LA IDEALIZACIÓN DE LOS ORÍGENES DE LA CABALLERÍA.
“Desfalleció la caridad, la lealtad, la justicia y la verdad en el mundo; comenzó la enemistad, la deslealtad, la injuria, la falsedad, y por ello prendió el error y la turbación en el pueblo de Dios, creado para que Dios fuera amado, conocido, honrado, servido y temido por el hombre.
“En los comienzos, cuando sobrevino en el mundo el menosprecio de la justicia por la merma de la caridad, convino que la justicia volviera a ser honrada por el temor.
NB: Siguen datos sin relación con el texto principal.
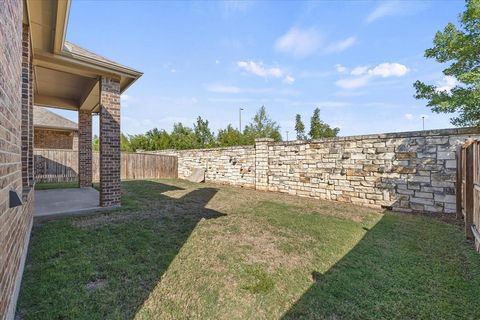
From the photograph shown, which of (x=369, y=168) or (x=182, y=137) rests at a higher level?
(x=182, y=137)

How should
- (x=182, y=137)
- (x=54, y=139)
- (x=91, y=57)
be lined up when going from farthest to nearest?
(x=182, y=137) < (x=54, y=139) < (x=91, y=57)

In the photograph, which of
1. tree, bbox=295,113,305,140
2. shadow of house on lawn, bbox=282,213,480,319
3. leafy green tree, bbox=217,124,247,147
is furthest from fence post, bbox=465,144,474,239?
tree, bbox=295,113,305,140

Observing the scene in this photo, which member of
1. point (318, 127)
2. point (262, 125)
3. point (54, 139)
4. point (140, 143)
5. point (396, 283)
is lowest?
point (396, 283)

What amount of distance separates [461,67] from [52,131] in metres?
19.0

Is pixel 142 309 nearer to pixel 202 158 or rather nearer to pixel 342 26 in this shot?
pixel 342 26

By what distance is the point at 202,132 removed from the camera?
21.5m

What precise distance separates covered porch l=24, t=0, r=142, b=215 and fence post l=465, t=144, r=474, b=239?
6.56 metres

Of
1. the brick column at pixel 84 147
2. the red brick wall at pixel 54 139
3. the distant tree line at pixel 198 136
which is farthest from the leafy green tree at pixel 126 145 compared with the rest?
the brick column at pixel 84 147

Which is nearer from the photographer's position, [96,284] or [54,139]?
[96,284]

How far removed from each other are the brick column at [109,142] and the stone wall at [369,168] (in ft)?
17.7

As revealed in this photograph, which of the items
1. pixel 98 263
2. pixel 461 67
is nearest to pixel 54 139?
pixel 98 263

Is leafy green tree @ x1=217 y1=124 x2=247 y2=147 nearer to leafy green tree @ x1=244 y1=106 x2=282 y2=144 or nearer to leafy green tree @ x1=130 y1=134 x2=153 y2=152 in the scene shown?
leafy green tree @ x1=130 y1=134 x2=153 y2=152

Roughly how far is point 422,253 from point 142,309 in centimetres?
363

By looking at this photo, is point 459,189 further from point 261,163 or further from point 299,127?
point 299,127
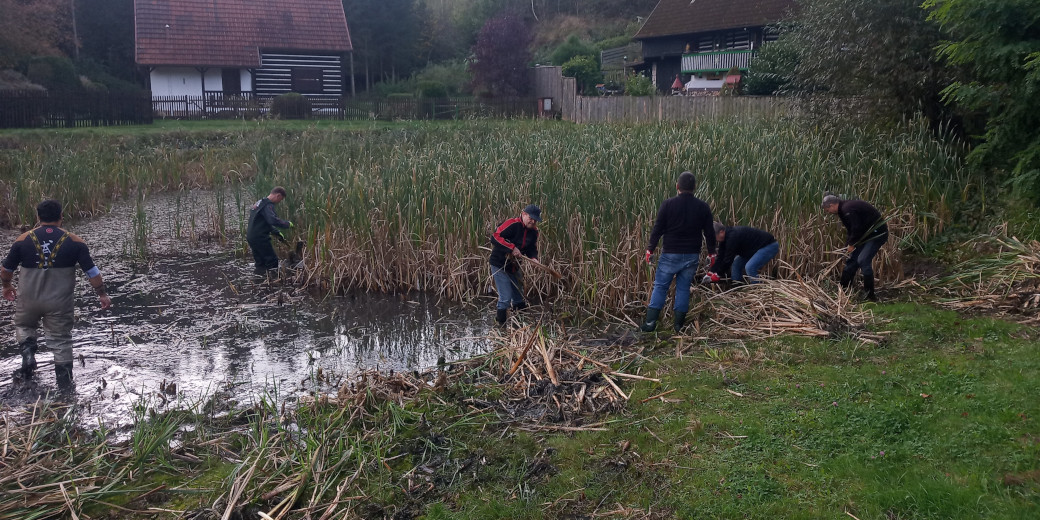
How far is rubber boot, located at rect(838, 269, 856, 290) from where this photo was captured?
30.3 ft

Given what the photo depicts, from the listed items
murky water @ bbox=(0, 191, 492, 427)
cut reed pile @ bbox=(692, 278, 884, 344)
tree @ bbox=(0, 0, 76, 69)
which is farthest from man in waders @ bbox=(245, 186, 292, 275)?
tree @ bbox=(0, 0, 76, 69)

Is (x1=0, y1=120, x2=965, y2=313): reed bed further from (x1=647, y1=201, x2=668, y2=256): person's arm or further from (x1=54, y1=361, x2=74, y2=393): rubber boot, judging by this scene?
(x1=54, y1=361, x2=74, y2=393): rubber boot

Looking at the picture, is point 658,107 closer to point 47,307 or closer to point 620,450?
point 47,307

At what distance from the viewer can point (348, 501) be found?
16.1 feet

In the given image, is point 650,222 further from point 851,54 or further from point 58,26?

En consecuencia, se agrupó todo el pueblo por milésimas y por cada una se eligió y escogió al hombre más amable, más sabio, más leal y más fuerte dotado del más noble coraje, con más entendimiento y fuerzas que los demás.
“Se buscó entre todas las bestias cual era la más hermosa y corriente y que pudiera sustentar más trabajo, la más conveniente para servir al hombre; de tal modo que el ser el caballo la más propicia, se le eligió y entregó al hombre escogido entre cada milésima, recibiendo el nombre de caballero.
“Una vez ajustada la más noble de las bestias al hombre más noble, fue conveniente escoger de todas las armas aquellas que fueran más nobles y adecuadas para el combate y defenderse de las heridas y la muerte, entregándolas y haciéndolas propias el caballero.”
Ramon Lllull, Llibre de l´orde de cavalleria. Edición de Albert Soler, Barcelona, 1988, pp. 167-168.
Selección y adaptación al castellano actual de Víctor Manuel Galán Tendero.